**Extract:**
# CS score and performance



## Rogergoodwin (Feb 15, 2016)

The CS service test is supposed to measure your ability, relevant skills, etc (something like that) in order to rank candidates on how well they will perform on the job. 

Anyone see a correlation between someone scoring high/low to how they perform on the job?


----------



## felony (Oct 24, 2014)

The test is complete BS and measures nothing. It's more of a psych exam than anything else. If you can figure out the control questions on the exam you can easily get a 100 or 99.

As far as applicants being superior academically or physically, I have found it determines nothing. The academy determines nothing. I knew officers that were a complete mess in the academy and turned out to be great cops. I have known officers who did great on every test and PT score but are shit cops. The superstars in the academy never really turn out to be that great out of a controlled setting, when you have to think on your feet.


----------



## Rogergoodwin (Feb 15, 2016)

felony said:


> The test is complete BS and measures nothing. It's more of a psych exam than anything else. If you can figure out the control questions on the exam you can easily get a 100 or 99.
> 
> As far as applicants being superior academically or physically, I have found it determines nothing. The academy determines nothing. I knew officers that were a complete mess in the academy and turned out to be great cops. I have known officers who did great on every test and PT score but are shit cops. The superstars in the academy never really turn out to be that great out of a controlled setting, when you have to think on your feet.


I'll agree with that.

Except for the guys that score in the 70's. Always bad news. For that test passing should at least be 80.


----------

**Request:** Retype everything from "The CS service" down to "(Oct 24, 2014)" in the thread above on civil service test scores and job performance.

**Supplied information:**
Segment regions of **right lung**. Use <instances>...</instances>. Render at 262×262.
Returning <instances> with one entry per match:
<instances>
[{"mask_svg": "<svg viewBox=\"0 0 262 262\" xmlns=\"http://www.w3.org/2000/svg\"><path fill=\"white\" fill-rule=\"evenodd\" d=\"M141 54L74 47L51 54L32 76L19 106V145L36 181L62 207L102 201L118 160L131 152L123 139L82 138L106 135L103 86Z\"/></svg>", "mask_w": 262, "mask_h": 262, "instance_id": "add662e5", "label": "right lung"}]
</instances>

**Result of this task:**
The CS service test is supposed to measure your ability, relevant skills, etc (something like that) in order to rank candidates on how well they will perform on the job. 

Anyone see a correlation between someone scoring high/low to how they perform on the job?


----------



## felony (Oct 24, 2014)